Given three measures $\mu,\nu,\xi$ on a common space and $d$ be a distance on such space. Let also pick an $\alpha \in (0,1)$
is there some result connecting $W_p(\alpha\mu + (1-\alpha)\nu, \xi)$ and $W_p(\mu,\xi)$ and $W_p(\nu,\xi)$, were $W_p$ denotes the $p-$Wasserin distance, i.e. $W_p(\mu,\nu)=\min_\pi\mathbb{E}_{\pi}[d^p(X,Y)]$, where $X\sim\mu$, $Y\sim\nu$ and the minimization is over couplings of $\mu$ and $\nu$? I could not find anything anywhere, but maybe there's a quick trick I fail to see?

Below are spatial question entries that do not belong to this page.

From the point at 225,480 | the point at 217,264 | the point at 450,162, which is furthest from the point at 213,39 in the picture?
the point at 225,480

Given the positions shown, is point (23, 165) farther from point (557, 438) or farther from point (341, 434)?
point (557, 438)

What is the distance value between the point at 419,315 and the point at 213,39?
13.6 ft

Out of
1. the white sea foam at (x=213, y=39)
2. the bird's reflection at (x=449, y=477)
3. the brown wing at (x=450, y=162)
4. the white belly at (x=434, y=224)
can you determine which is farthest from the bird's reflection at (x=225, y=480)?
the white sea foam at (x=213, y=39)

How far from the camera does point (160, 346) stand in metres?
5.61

Nice question. I don't think there is, but I don't have a full answer. $W_p$ makes the space of probability measures into a geodesic metric space, and it looks like your question is about the curvature of this space. More precisely, if you put $\phi_\alpha = W_p(\alpha \mu + (1-\alpha) \nu,\xi)$ for the interpolation between $\phi_0=\nu$ and $\phi_1=\mu$, then you have a "triangle" with vertex $\xi$ and opposite side $\phi_\alpha$, $0 \leq \alpha \leq 1$, and the it seems like you're for the curvature of this opposite side. I don't know of general results for curvature in the Wasserstein space. Also, this vector space interpolation may have very little to do with the Wasserstein geodesic from $\mu$ to $\nu$. So I can't see how this is possible.
Perhaps there is something if you include $W_p(\mu,\nu)$, or a geometric condition on the underlying metric space (like hyperbolicity) ... but maybe that's just pointing back to triangle inequality.
Letting $\mu,\nu,\xi$ be translations of a simple measure seems to rule out any of the basic relations that occur to me. I'd be very interested to hear if there is a neat relation here that I'm not seeing.